Kim ne derse desin dünyayı asıl yöneten paradır. Dünya
tarihine baktığımızda, dünyada yaşanan tüm olaylarda paranın ve paranın
getirdiği gücün ne kadar önemli olduğunu daha iyi anlarız.
Dünyadaki tüm
savaşlar, krizler, yaşanan olayların ana sebebi; para ve paranın satın aldığı
toprak, mal-mülk, hazineler… olmuştur. Yaşanan diğer konuların hepsi sadece bu
gerçeği örtbas eden yan etkenlerdir.
Tarihin ünlü
sıradışı liderlerinden Korsikalı Napolyon Bonapart, o ünlü sözüyle durumu
özetlemiştir; “Savaşı kazanmak için üç şey lazım: Para, para, para!”
Dünyayı yöneten
paranın nasıl ortaya çıktığına bir bakalım. Lidya; Anadolu'da Tunç Çağı'nın
sonlarından başlayıp, MÖ 6. yüzyıla kadar hüküm süren Lidya medeniyetinin
merkezini oluşturan tarihi bölgedir. Yani Lidyalılar; Ege Bölgesinde, Gediz
Nehri ve Küçük Menderes vadilerini kapsayan, günümüzde yaklaşık olarak Manisa
ve Uşak illerinin çevresine denk gelen tarihi bölgede yaşamışlardır.
Lidya; Altın ve
gümüş rezervleri açısından zengin bir bölgeydi. İlk olarak M.Ö.580 yılında,
Kral Kroisos döneminde bu değerli madenler işlenmiş ve bir bölümü madeni para
olarak basılmıştır.
Altın ve gümüşün
karıştırılmasıyla elde edilen ve “Elektron” denilen bir madenden basılan bu
paralar kolay taşınabildiği ve saklanabildiği için kısa sürede dünyadaki
“Takas” usulü ticaretin yerini almıştır.
Lidya ülkesinde
para icat edildikten sonra, Sikkeler; Anadolu’nun sınırlarını aşarak Akdeniz’e
ve çevredeki diğer tüm uygarlıklara hızla yayılmıştır. Ve dünyayı para
yönetmeye başlamıştır.
Paranın bulunması
ve ticarette bir değişim aracı olarak kullanılmaya başlanmasıyla birlikte;
”Lidyalıların dünya tarihine bıraktıkları en büyük armağan Para olmuştur.” İyi
mi yaptılar kötü mü yaptılar bilinmez ama sonuçta paranın her şeyden önemli
olduğu bir dünya bıraktılar.
Günümüzde yaşamak
için paranın değerini tabii ki bilmek gerekir. Kaliteli yaşamak için, birikim
yapmak, tasarruf yapmak önemli… Ama İnsanoğlu doyumsuz, her şeyin daha
fazlasını istiyor. Anlamsızca daha fazla para için insanlar çalışıyor.

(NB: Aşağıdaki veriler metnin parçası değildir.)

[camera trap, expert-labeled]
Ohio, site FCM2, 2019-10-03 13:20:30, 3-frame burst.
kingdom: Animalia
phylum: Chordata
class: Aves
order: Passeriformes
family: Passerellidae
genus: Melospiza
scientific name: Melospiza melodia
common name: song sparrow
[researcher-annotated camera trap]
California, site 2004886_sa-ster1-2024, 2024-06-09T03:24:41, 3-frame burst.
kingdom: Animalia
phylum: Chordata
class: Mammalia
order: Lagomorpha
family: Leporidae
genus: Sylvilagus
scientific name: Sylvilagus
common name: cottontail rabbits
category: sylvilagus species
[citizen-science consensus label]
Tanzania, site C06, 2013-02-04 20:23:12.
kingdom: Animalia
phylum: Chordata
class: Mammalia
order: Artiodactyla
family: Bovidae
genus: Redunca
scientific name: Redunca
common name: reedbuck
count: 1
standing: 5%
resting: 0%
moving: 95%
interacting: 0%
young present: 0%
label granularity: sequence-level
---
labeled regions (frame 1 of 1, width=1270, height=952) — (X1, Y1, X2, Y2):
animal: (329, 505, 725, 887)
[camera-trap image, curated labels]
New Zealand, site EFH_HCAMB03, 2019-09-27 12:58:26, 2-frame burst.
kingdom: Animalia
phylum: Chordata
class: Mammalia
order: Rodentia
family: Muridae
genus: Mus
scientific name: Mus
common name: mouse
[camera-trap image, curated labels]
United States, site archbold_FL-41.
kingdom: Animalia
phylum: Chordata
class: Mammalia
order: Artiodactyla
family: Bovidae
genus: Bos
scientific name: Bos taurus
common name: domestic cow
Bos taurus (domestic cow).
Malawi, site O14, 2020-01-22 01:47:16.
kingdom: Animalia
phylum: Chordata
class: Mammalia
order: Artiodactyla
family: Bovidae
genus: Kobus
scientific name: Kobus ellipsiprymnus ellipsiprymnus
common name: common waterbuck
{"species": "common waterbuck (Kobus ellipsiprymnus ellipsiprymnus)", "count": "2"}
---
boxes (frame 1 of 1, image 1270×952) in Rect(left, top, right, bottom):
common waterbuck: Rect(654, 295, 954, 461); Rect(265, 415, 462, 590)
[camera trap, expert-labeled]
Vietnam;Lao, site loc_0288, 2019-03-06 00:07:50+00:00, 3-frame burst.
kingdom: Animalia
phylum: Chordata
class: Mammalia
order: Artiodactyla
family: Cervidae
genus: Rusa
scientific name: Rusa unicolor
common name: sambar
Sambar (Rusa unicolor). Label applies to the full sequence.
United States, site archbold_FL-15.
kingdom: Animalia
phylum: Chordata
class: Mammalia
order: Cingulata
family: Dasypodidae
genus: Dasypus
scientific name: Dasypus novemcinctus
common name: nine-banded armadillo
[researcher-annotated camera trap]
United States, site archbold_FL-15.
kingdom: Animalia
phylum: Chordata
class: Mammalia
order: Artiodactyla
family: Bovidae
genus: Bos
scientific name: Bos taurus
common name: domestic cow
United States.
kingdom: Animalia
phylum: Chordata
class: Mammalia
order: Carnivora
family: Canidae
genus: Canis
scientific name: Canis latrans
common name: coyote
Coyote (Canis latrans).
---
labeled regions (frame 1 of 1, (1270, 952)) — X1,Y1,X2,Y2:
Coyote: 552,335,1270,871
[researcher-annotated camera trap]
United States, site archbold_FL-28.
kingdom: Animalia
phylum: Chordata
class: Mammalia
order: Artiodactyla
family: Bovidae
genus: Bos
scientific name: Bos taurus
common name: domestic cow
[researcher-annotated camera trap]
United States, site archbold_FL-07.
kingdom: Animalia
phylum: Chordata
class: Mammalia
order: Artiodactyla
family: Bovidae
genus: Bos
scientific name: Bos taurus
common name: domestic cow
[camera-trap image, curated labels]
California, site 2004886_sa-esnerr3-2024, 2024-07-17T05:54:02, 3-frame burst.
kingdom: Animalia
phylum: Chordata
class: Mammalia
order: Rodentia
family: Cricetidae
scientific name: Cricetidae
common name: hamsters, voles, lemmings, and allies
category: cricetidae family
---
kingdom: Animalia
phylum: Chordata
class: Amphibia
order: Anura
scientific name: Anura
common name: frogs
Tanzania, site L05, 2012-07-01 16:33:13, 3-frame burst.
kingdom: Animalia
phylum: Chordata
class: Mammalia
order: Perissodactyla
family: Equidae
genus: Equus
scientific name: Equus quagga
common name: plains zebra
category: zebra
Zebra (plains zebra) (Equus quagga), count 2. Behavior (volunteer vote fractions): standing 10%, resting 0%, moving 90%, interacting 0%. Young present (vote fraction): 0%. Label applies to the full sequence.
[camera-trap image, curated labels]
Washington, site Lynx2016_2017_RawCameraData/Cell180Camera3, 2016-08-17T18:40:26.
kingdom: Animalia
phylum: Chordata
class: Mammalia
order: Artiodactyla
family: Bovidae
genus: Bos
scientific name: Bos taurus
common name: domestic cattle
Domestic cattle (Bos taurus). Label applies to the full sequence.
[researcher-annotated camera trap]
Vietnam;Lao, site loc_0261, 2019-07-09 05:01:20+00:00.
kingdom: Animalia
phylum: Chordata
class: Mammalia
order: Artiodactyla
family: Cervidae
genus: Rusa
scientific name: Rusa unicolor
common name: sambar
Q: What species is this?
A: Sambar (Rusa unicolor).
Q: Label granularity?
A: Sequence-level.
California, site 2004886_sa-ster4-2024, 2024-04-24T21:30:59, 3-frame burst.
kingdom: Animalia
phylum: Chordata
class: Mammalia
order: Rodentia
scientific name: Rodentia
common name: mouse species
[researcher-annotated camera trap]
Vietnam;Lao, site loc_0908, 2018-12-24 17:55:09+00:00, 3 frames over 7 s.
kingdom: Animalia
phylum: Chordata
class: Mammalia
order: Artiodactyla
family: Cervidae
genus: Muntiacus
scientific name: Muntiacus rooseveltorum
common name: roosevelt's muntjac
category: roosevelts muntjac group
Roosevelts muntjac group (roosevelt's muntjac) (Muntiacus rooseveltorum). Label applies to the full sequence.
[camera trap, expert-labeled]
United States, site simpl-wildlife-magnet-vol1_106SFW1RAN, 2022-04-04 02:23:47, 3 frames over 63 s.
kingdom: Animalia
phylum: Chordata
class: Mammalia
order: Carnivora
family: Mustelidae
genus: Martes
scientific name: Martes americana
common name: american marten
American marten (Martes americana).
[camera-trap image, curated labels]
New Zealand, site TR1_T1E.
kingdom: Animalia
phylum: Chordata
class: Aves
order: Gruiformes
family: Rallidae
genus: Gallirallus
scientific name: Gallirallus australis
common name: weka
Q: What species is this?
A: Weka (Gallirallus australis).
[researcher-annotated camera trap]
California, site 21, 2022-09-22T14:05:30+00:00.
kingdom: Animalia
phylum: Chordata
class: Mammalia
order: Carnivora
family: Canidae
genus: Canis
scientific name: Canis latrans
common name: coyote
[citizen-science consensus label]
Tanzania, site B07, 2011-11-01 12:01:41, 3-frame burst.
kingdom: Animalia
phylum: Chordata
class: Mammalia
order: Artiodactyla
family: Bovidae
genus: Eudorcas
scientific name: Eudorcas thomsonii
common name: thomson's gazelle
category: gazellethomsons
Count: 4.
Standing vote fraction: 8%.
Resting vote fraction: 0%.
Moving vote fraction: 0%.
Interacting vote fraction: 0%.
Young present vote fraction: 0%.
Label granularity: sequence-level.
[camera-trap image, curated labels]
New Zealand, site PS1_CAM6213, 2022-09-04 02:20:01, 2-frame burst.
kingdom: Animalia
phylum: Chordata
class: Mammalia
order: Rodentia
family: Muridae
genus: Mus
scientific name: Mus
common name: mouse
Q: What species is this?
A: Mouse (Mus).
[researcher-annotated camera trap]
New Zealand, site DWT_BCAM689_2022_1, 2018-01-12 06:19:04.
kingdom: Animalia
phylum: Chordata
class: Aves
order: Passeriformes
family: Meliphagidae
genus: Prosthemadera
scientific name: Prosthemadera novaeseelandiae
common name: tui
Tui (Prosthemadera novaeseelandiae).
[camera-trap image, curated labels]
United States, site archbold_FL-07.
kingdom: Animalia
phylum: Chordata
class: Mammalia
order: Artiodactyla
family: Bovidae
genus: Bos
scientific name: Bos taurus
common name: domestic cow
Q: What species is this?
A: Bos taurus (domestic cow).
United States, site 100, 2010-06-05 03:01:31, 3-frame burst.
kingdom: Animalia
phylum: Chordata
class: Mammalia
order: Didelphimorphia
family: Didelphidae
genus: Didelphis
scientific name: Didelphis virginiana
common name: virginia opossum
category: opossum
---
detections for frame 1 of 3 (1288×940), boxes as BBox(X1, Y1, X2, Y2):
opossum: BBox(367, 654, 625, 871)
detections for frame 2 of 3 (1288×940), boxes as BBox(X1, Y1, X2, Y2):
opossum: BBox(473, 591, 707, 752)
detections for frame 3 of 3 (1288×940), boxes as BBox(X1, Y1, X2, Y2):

Ahlaksızca daha fazla para için insanlar başka insanlara zarar veriyor ve daha
fazla para için acı çekiyor…
İnsanoğlu para
için sağlığından oluyor, sonra para ile sağlığına kavuşmaya çalışıyor. Yani
sonuçta, yaşamak için sadece nefes almanız yetmiyor. Para için sağlık, sağlık
için para gerekiyor. Acayip bir kısır döngü yaşanıyor.
Bu dünyada
paranın satın alamayacağı değerlerde var; Ahlak, gurur, sevgi, namus, onurlu
bir yaşam… yani insani değerler. Zamanın bile satın alındığı bu devirde, insani
değerlerinizin satın alınmamış olması, değerlerinizi koruyor olmanız, “insan
gibi insan” olduğunuzun göstergesidir. Çünkü sadece gerçek insanların,
insanlığı satılık değildir ve değerlerini koruyabilirler.
Hepinize hayırlı
cumalar.
Haftanın Sözü: Lidyalılar parayı buldu ama sanırım onu
bulamayalım diye de sakladılar.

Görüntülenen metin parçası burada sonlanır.